By Wang Peng Source: Beijing Review Published: 2018-7-19
After U.S. President Donald Trump instigated a trade war that launched 25-percent tariffs on $34 billion worth of Chinese products on July 6, the Chinese Government immediately retaliated with tit-for-tat duties on U.S. goods.
Faced with this epic standoff between two giants across the Pacific, international observers have been left wondering why Trump is so bent on waging a war against his country's most important trading partner and asking what the potential international and domestic results of this conflict could be.
Economic world war
For Trump, this is a Holy War in which the U.S. working class must fight for its fair share and a just battle to punish "thieving countries" which have stolen U.S. intellectual property and gained an extra advantage in the global market via unfair means. As he has repeatedly claimed, it is time to do away with unfair globalization and bring back the benefits that belong to the U.S. people.
However, it is necessary to point out the logical fallacy and clumsy sophistry.
The root cause of the supposed impoverishment and marginalization of the current middle and lower class in the United States is neither globalization nor China's "economic aggression" as Trump has claimed.
Over the past 70 years since the end of World War II, globalization promoted by the United States has been based on a series of U.S.-centric international regimes such as the World Bank, the International Monetary Fund and the World Trade Organization (WTO), boosted by the U.S. advantages in
science and technology, reliance on the dollar as an international common currency and, last but not least, unparalleled U.S. military might.
As a result, globalization shaped by and for the United States has built a hierarchical order within postwar international society with its ultimate goal being to defend U.S. political and economic hegemony and safeguard U.S. national interests.
The United States sits at the top of this hierarchy as the biggest beneficiary of this process of globalization, which is lacking in both fairness and justice. The rest of the world, including China, have partaken in this system either actively or passively to obtain legal benefits by trading their natural or human resources with relative advantages. However, they are all ruled and exploited by the international group of rentiers represented by Wall Street.
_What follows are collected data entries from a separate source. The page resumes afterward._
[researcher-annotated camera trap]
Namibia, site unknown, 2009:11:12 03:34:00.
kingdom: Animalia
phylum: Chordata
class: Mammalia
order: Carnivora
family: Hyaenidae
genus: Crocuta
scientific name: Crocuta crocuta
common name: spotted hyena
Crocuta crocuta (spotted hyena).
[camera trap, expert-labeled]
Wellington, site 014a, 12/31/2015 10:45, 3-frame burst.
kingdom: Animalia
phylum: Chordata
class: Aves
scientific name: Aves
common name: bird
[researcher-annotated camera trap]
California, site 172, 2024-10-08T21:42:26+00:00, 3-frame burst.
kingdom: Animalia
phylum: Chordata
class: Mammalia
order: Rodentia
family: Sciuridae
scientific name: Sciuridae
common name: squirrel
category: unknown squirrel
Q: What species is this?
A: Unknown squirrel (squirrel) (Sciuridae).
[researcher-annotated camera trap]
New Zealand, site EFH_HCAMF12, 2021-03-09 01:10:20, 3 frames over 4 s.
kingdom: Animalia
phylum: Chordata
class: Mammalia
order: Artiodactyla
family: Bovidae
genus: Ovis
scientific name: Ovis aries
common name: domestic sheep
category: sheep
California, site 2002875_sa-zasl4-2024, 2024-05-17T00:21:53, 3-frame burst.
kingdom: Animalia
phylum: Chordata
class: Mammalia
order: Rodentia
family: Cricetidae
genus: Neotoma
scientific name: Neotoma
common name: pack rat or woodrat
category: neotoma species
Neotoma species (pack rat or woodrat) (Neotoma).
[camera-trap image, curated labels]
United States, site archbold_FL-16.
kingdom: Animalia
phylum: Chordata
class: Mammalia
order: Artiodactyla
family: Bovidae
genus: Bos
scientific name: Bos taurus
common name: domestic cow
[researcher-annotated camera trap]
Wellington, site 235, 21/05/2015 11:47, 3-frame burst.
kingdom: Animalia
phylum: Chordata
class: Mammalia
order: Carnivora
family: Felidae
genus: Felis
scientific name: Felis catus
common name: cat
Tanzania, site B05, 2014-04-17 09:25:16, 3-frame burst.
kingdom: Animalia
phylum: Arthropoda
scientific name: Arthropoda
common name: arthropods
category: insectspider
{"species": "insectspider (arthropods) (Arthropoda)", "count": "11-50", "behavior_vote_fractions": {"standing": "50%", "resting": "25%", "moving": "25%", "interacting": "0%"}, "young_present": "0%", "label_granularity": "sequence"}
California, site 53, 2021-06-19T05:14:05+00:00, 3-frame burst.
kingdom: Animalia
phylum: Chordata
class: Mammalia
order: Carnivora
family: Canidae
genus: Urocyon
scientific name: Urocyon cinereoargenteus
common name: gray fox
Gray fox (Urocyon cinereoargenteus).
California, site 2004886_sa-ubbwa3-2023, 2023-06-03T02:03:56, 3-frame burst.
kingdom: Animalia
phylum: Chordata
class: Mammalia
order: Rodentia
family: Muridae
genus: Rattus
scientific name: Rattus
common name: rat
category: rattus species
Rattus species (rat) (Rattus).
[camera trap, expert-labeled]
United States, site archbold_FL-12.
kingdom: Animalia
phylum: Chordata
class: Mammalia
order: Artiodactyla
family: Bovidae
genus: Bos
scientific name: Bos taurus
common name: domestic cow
This group has successfully seized resources and drawn excess profit from the whole world.
However, the political system in the United States has made the most of the dividends of U.S.-led globalization, pocketed exclusively by a small group of ruling elites while abandoning a large number of blue-collar workers. Therefore, this is a domestic political, economic and social problem for the United States itself, rather than the result of an external economic invasion.
However, the United States, as the global military and economic superpower, never seriously considers its own domestic reform, but is instead used to passing on domestic issues and economic crises by flooding the global market with its own inflated dollars and launching trade wars, and at times military invasions, against other states. Simply put, Washington has long been accustomed to using hegemonic means to force other countries to sacrifice their national interests and legitimate rights to development to pay for the insatiable greed of the U.S. rentiers.
Who will suffer?
The above reasons and indigenous causes of Trump's "economic world war" dictate that even if the United States could win this trade fight against the world, including China and the United States' traditional allies like the EU, Japan and South Korea, ordinary U.S. people would not receive a penny from the triumph. Rather, they will be further plagued with suffering at the hands of the power-holding groups who will successfully strengthen their grip on global resources and the international market, as well as their control at home.
Therefore, as long as the political and economic institutions in the United States remain fundamentally unreformed, the vast ill-gotten wealth extracted from the world will be devoured by the ruling U.S. rentier class, rather than used to improve the lives of ordinary people. More severely, since Trump has launched a trade war against nearly all the world's major economies, the daily life of people in the United States will be significantly affected.
While the United States is no longer the world's factory as it was in the 19th and early 20th centuries, ordinary people today still enjoy the privilege of consuming high-quality products from around the world at a low price, including those made in China. They have globalization to thank. However, due to Trump's trade war, goods from China and Southeast Asia may increase in price to compensate for excessive tariffs. The resulting losses will not be shouldered by property tycoons like Trump and his cronies, but by people who will be forced to buy similar products made in the United States at a much higher price. Huge profits will then fill the pockets of U.S. manufacturers and big business owners, and widen the gap between the rich and the poor.
Trump has made an enemy of not only China but also the whole world. And his economic war will inevitably trigger a response from China, the EU, India, Japan and South Korea, among others. The U.S. grassroots will suffer from the consequences, including workers in Detroit, soybean farmers in the Midwest and fishermen in the country's coastal regions.
In sum, the United States, once a leader of globalization and a founding member of the WTO, has now turned to isolationism and trade protectionism. Trump's missteps have not only produced more U.S. enemies in the world, but provoked public anger at home as well. At this historic juncture, the U.S. people should stand up bravely as their ancestors did and say no to the oligarchs.
After all, in an era of multi-polarization, no country can be above others. Rather, only mutual respect, equal consultation, mutual benefit and win-win principles can safeguard the common security and sustainable prosperity of all the people and nations of the world.
Wang Peng is an associate researcher at Chongyang Institute for Financial Studies at Renmin University of China.